Sebagai pemimpin partai politik pertama di Jerman, sudah tentu Merkel harus bersaing dengan banyak laki-laki dalam karir politiknya. Tak tanggung-tanggung, di bawah kendali Merkel, PDK yang awalnya bersifat tradisional kini malah menjadi salah satu pilar konsensus Jerman yang baru, termasuk membuat kuota perempuan di parlemen.

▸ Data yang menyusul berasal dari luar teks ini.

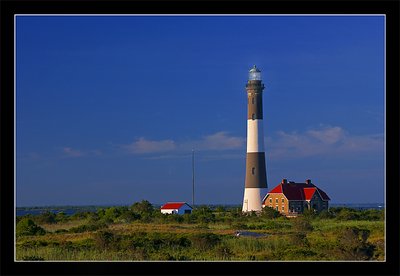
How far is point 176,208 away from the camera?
47.2 ft

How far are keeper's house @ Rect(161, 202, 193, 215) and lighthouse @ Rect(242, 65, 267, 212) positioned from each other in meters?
1.25

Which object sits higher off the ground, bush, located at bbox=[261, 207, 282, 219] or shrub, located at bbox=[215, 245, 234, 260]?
shrub, located at bbox=[215, 245, 234, 260]

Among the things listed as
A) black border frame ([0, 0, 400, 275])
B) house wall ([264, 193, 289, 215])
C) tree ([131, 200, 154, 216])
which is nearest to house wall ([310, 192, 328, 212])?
house wall ([264, 193, 289, 215])

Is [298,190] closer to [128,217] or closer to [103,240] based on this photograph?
[128,217]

Bila ditilik dari teori kekuasaan menurut Robbins dan Judge, apa yang dilakukan Merkel memperlihatkan kemampuannya dalam mempengaruhi perilaku orang lain, sehingga berperilaku atau berpikir seperti yang ia harapkan. Namun bagi seorang perempuan, terutama dalam lingkungan konservatif agamis, apa yang ia lakukan tentu tak mudah.

Di sisi lain, kemampuan Merkel ini juga dapat ditiru oleh para perempuan politisi di tanah air. Hanya saja, seperti yang disayangkan oleh Titi dari Perludem, sistem partai politik Indonesia masih penuh dengan politik transaksional. Inilah yang salah satunya menyebabkan perempuan sulit untuk bersaing dengan para politisi pria.

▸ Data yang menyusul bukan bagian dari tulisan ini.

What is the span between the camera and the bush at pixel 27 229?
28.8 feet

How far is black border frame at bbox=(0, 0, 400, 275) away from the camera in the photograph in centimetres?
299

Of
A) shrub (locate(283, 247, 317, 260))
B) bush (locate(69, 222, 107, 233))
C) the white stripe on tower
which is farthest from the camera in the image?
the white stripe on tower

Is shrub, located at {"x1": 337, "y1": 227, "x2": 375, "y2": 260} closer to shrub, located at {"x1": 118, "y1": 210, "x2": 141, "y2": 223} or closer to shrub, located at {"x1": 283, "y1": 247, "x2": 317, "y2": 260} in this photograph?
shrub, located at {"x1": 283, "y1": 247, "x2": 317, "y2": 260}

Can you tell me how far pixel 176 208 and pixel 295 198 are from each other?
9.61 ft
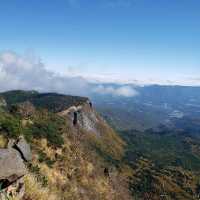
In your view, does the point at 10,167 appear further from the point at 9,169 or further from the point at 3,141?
the point at 3,141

Walaupun keikutsertaan perempuan pada Pilkada tahun ini mengalami peningkatan, begitu juga dengan jumlah menteri perempuan di dalam kabinet, namun keterwakilan perempuan di legislatif jumlahnya masih memprihatinkan. Bahkan dapat dikatakan kecenderungannya terus menurun.

Menurut Titi, selain dari hambatan yang terjadi di internal parpol, faktor motivasi bagi perempuan untuk terjun ke politik pun masih sangat sedikit. Selain masih menganggap politik sebagai ranah pria, perempuan yang pernah ikut penjaringan legislatif pun umumnya trauma dengan persaingan atau kompetisi yang dianggap terlalu bebas.

Kompetisi yang sengit dan terkadang keluar dari rambu etika, umumnya harus dihadapi oleh para caleg tersebut sendirian. Padahal sebenarnya, bila saja Bawaslu dan KPU ikut mengawasi agar kompetisi yang terjadi tetap pada koridor standar yang ditetapkan, tentu akan membuat persaingan menjadi semakin dinamis (dynamic competition).

Oleh karena itu, Titi menawarkan tiga strategi bagi perempuan yang ingin menjadi caleg. Strategi pertama, ia harus mampu menguasai aturan main, target, dan prioritas kerja saat masuk ke dalam kompetisi. Juga termasuk memahami strategi komunikasi yang akan dipakai guna mendapatkan kemenangan.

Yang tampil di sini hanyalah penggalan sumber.